サトノダイヤモンド、キタサンブラック、ゴールドアクター。2016年の有馬記念は上位人気馬のワンツースリーで幕を閉じた。世代レベルに生じた疑念を振り払うかのように、強豪古馬たちを抑えて見事グランプリを制したサトノダイヤモンド。
『サトノはGⅠを勝てない』と言われていたのがまるで嘘のように、今年は秋から海外含め一挙に4つのGⅠ勝利を手に入れ、気づけば2016年の中央GⅠをもっとも勝利した馬主となった。里見オーナーの投資がようやく結実したと言える。
サトノダイヤモンドは池江師によると晩成と言われるタイプ。来年以降もまだまだ伸び代があると見ていいだろう。サトノクラウンもまだまだ4歳馬、低迷期を乗り越えたこれからの走りにも注目が集まる。
若駒を見ても、朝日杯FSは阪神JFと比べクラシックでの活躍馬が育ちにくい印象もあるが、一方でドリームジャーニーやロゴタイプなど長く活躍する馬も出てくるレースでもあり、その後の重賞戦線でも目立つ存在が多く、サトノアレスの今後にも期待したい。
積年の投資で築き上げた盤石の体制
毎週のようにメインレースに有力馬を送り込むサトノ陣営はオーナーのたゆまぬ努力の賜物であろう。有馬記念へもサトノダイヤモンドとサトノノブレスの2頭を送り込んだ。
キタサンブラック騎乗の武豊騎手が敗因分析では『サトノノブレスに突かれたのが痛かった。サトノ陣営の組織力にやられた』と、色々物議を醸しそうな発言をした。文面だけをとればサトノノブレスがサトノダイヤモンドのラビットであったという言及にしか見えないが。ちなみに筆者はラビット自体はルールに抵触するような悪質なものではない限り作戦としてありなのではないかと考えている。特に有馬記念のような、出場ですら困難なレースであればなおさら、ラビットを送り込むだけの陣営の総合力は讃えられてもよいのだろう。JRAは国際化を謳うのであれば、この点に関しても改めて方針を打すころあいかもしれない。
さて、話が逸れたが、里見オーナーの投資によりサトノ陣営は現在強固な地盤を築いている。GⅠを見事取得し、競走馬事業に興味をなくしでもしない限り、現在の体制は簡単には崩れないだろう。さらにサトノダイヤモンドは今後種牡馬へとなることはほぼ確約と言える。
早くもディープインパクトの後継種牡馬筆頭へ
ディープインパクトの産駒は牡馬より牝馬のほうが大物が多いのは周知の事実であると思う。これまでにGⅠを2勝したのがリアルインパクトとミッキーアイル、そしてサトノダイヤモンドの3頭。まだ先輩に肩を並べただけとも言えるが、勝利しているレースに違いがある。

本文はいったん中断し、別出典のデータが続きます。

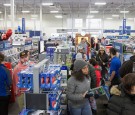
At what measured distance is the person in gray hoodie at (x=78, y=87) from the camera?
4000 mm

リアルインパクト、ミッキーアイルは短距離からマイル路線であり、残念ながらというべきだろう、これらの路線は種牡馬としての評価は日本では上がりづらい。一方でサトノダイヤモンドは皐月賞、ダービーでも上位入線し、菊花賞と有馬記念を勝利したバリバリの人気路線。
前述のように2勝で止まるとは思えない充実ぶりもあるため、今後はディープインパクトの後継種牡馬としての期待が高まる。秋後半の快進撃は出来過ぎにしても、サトノ陣営の勢いが止まることはないだろう。